How I Built an Automated WordPress Post Reviewer (Dead Links, Stale Content, Signal Alerts)
I run a personal blog and, like most people who’ve been publishing for a while, I have a graveyard of older posts. Some have dead links. Some reference AI models or tools that have since been superseded. Some just deserve a second look.
I built a small automated tool to handle this — a WordPress post reviewer that runs on a schedule, picks a post, checks its links, flags stale content, and sends me a summary on Signal. Here’s how it works and how I built it.
The Problem
Content rot is real. A post that was accurate and well-linked in 2023 might have three dead URLs and a reference to “the latest GPT-4 model” by 2026. Most bloggers never go back and check. I wanted a system that would do it for me automatically, without requiring me to remember to do it.
The requirements were simple:
- Pick a post automatically (with smart weighting — never-reviewed posts get priority)
- Check every external link for 404s and timeouts
- Have an AI review the content for stale quotes, outdated stats, and obsolete references
- Send me a summary I can actually act on
- Track which posts have been reviewed so nothing gets skipped indefinitely
How It Works
The system is two parts: a Python script and an AI agent pass, connected via a cron job in OpenClaw.
Part 1: The Python Script (wp_post_reviewer.py)
The script does the mechanical work:
- Fetches all published posts via the WordPress REST API
- Picks one using weighted randomization — posts that have never been reviewed get a 3× weight bonus; older posts get an additional age bonus. This means neglected posts rise to the top without the selection feeling mechanical.
- Checks up to 20 external links using HTTP HEAD requests, flagging anything that returns 400+ or times out
- Logs the review to a local
wp_audit_log.jsonfile so it knows what’s already been seen - Outputs structured JSON — post metadata, link results, and content — ready for the agent to consume
Part 2: The AI Review Pass
The JSON output gets passed to Claude Sonnet, which reviews it for:
- Dead links — with exact URL and HTTP status code
- Stale content — time-anchored language (“recently”, “the latest model”, “last year”), specific outdated statistics, references to tools or products that have changed
- Revival potential — could this post be updated and re-promoted, or is it fine as-is?
- Tags and categories — are they still accurate?
The agent quotes specific text rather than giving vague summaries. If something is stale, it tells me exactly which sentence.
Part 3: The Signal Summary
The result always arrives as a Signal message — even if everything is clean. A typical report looks like this:
📋 Weekly Post Audit
"AI Models Compared: March 2025 Edition" • Published 2025-03-12 • ~400 days old
https://adrianhensler.com/ai-models-march-2025
🔗 Links: 8 checked, 1 dead
❌ https://openai.com/blog/gpt-4-research → 404
📅 Potentially stale:
⚠️ "GPT-4 is currently the most capable model available" — paragraph 2
⚠️ "Claude 3 was just released" — paragraph 5
🔄 Revival?
Strong candidate — update the model comparison table and republish.

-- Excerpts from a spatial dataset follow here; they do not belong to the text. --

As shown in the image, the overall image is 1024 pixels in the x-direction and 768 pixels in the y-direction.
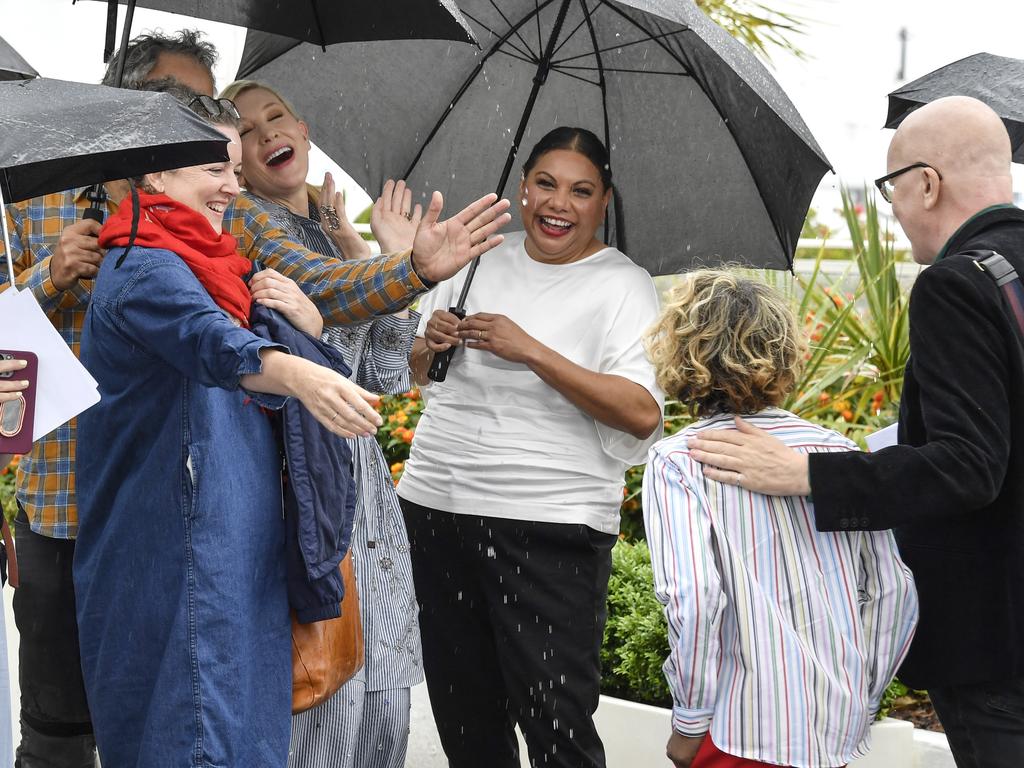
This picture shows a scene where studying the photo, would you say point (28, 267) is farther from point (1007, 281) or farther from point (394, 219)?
point (1007, 281)

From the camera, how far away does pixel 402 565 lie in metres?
3.26

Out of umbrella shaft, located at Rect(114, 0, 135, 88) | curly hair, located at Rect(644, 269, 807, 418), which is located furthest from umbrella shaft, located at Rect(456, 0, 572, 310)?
umbrella shaft, located at Rect(114, 0, 135, 88)

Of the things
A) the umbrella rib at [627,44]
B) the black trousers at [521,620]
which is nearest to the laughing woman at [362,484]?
the black trousers at [521,620]

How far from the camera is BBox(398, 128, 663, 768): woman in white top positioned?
11.7 ft

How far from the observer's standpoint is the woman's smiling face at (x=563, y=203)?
3744 mm

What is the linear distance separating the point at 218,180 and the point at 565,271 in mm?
1361

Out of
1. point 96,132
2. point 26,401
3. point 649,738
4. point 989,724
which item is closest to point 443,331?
point 26,401

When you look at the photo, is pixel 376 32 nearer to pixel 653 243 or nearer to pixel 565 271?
pixel 565 271

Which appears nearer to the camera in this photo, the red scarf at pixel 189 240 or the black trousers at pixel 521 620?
the red scarf at pixel 189 240

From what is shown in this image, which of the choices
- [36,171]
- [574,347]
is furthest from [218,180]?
[574,347]

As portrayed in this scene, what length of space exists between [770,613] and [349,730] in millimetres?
1081

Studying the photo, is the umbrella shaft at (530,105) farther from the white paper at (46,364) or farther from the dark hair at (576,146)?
the white paper at (46,364)

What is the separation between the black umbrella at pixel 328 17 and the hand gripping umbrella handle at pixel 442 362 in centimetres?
84

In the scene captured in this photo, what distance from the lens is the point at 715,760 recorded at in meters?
2.90
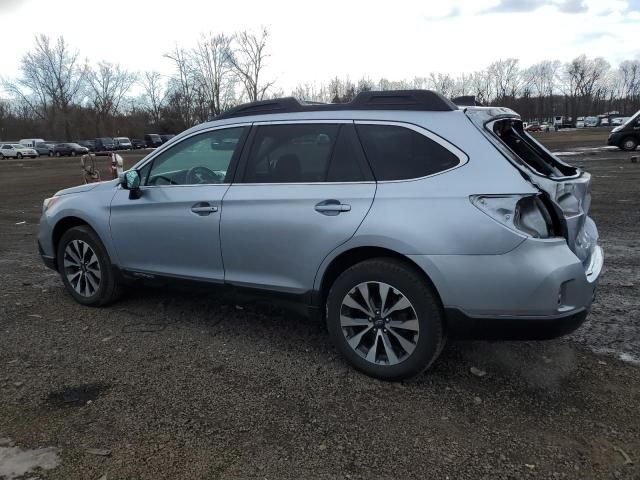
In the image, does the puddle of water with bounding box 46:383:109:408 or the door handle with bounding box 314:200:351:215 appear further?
the door handle with bounding box 314:200:351:215

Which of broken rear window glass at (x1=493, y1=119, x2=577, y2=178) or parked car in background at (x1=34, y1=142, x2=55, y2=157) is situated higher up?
parked car in background at (x1=34, y1=142, x2=55, y2=157)

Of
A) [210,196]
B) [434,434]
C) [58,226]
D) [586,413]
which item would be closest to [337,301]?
[434,434]

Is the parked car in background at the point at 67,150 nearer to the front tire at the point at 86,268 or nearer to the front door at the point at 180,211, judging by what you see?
the front tire at the point at 86,268

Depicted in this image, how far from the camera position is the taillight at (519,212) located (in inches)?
117

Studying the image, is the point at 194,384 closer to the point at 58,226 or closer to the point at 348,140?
the point at 348,140

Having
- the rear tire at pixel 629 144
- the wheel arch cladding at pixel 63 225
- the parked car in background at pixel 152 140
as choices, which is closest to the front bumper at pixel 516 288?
the wheel arch cladding at pixel 63 225

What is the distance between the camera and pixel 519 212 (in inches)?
118

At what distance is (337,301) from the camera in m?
3.49

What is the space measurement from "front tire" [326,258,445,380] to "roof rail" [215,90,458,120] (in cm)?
103

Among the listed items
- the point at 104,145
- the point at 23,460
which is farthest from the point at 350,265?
the point at 104,145

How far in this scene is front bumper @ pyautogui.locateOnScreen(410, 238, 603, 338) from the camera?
9.60 feet

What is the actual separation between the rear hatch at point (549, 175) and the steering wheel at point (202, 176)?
1.96m

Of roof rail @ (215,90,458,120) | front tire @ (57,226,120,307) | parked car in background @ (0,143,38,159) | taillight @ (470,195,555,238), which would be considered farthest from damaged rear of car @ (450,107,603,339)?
parked car in background @ (0,143,38,159)

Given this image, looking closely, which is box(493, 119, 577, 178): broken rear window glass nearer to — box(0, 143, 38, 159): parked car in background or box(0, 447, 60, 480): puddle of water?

Core structure is solid; just the specifics have aged.
🏷️ Tags/Categories: ✅ Appropriate
📌 Overall: Update recommended
Bugs I Hit During Build
Two bugs showed up during the first real run, and they’re worth documenting because they’re easy to miss.
Bug 1: days_old Always Returned 0
The script was calculating post age by comparing a naive datetime (from WordPress’s date field, no timezone) to datetime.now() which is timezone-aware. Python raises a TypeError on that comparison, the try/except caught it silently, and the fallback was days_old = 0.
Fix: switch to WordPress’s date_gmt field (UTC) and compare to datetime.now(timezone.utc). One line change, but it was invisible until the output looked wrong.
Bug 2: Link Checker Found Zero Links
The link extractor used a regex for href="..." attributes. It worked fine for recent posts. But my older daily briefing posts used plain-text link format — Link: https://... — not anchor tags. The regex correctly found zero href attributes, because there weren’t any.
Fix: add a secondary regex pass for bare URLs in the content. Both patterns now run and results are de-duplicated.
The Schedule
The whole thing runs as a cron job in OpenClaw — isolated, on its own schedule, separate from the main session. It fires a few times a week, picks a post, runs the review, and sends the Signal message. I don’t have to think about it until something lands in my messages worth acting on.
What I’d Add Next
- A “fix this post” command that opens a draft with suggested edits already applied
- Tracking which specific URLs have been flagged, so recurring dead links surface across multiple posts
- A monthly digest of everything reviewed and what actions were taken
For now, it does what I needed: it keeps an eye on the archive so I don’t have to.
The script runs on OpenClaw, a self-hosted personal AI gateway. The post selection, link checking, and AI review are all handled locally — no third-party content scanning service involved.